CHAPTER 1
Correlation Analysis
We begin preparing to learn about multiple regression by looking at correlation analysis. As you will see, the basic purpose of correlation analysis is to tell you if two variables have enough of a relationship between them to be included in a multiple regression model. Also, as we will see later, correlation analysis can be used to help diagnose problems with a multiple regression model.
Take a look at the chart in Figure 1.1. This scatterplot shows 26 observations on 2 variables. These are actual data. Notice how the points seem to almost form a line? These data have a strong correlation—that is, you can imagine a line through the data that would be a close fit to the data points. While we will see a more formal definition of correlation shortly, thinking about correlation as data forming a straight line provides a good mental image. As it turns out, many variables in business have this type of linear relationship, although perhaps not this strong.
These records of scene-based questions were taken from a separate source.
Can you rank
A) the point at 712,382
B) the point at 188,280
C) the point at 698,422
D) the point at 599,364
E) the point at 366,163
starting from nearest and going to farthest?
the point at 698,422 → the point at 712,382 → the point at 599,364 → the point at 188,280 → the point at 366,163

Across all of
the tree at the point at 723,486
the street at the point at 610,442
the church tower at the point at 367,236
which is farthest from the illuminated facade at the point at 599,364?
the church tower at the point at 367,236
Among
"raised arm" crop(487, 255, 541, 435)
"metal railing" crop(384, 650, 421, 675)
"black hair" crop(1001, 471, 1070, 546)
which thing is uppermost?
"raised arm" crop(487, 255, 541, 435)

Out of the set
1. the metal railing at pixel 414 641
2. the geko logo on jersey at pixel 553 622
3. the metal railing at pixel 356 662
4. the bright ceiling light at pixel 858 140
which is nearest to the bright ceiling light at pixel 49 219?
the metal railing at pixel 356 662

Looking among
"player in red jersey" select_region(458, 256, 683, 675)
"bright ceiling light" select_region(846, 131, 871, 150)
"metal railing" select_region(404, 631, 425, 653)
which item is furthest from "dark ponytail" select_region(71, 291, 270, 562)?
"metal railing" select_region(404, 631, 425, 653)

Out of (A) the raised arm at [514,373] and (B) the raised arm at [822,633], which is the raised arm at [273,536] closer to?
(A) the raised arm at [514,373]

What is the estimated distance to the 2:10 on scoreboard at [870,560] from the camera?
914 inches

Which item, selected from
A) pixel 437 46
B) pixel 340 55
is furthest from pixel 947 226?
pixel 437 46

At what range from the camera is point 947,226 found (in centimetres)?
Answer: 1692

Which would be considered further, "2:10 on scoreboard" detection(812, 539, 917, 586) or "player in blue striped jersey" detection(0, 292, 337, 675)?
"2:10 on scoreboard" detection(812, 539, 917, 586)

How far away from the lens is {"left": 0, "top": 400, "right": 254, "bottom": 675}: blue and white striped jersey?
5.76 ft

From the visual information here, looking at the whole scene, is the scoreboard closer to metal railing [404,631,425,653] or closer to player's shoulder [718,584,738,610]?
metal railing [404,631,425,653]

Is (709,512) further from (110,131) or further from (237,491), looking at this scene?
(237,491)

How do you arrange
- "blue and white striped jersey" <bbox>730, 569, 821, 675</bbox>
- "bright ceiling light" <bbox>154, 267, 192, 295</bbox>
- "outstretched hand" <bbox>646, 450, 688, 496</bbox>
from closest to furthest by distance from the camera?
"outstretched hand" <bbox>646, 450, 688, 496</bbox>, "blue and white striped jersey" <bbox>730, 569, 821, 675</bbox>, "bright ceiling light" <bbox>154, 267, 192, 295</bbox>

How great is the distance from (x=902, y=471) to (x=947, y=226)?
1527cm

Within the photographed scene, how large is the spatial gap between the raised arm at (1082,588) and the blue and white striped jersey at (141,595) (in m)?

Figure 1.1 A scatterplot of actual data
Now take a look at the chart in Figure 1.2. This scatterplot also shows actual data. This time, it is impossible to imagine a line that would fit the data. In this case, the data have a very weak correlation.
Figure 1.2 Another scatterplot of actual data
Terms
Correlation is only able to find, and simple regression and multiple regression are only able to describe, linear relationships. Figure 1.1 shows a linear relationship. Figure 1.3 shows a scatterplot in which there is a perfect relationship between the X and Y variables, only not a linear one (in this case, a sine wave.) While there is a perfect mathematical relationship between X and Y, it is not linear, and so there is no linear correlation between X and Y.
Figure 1.3 A scatterplot of nonlinear (fictitious) data
A positive linear relationship exists when a change in one variable causes a change in the same direction of another variable. For example, an increase in advertising will generally cause a corresponding increase in sales. When we describe this relationship with a line, that line will have a positive slope. The relationship shown in Figure 1.1 is positive.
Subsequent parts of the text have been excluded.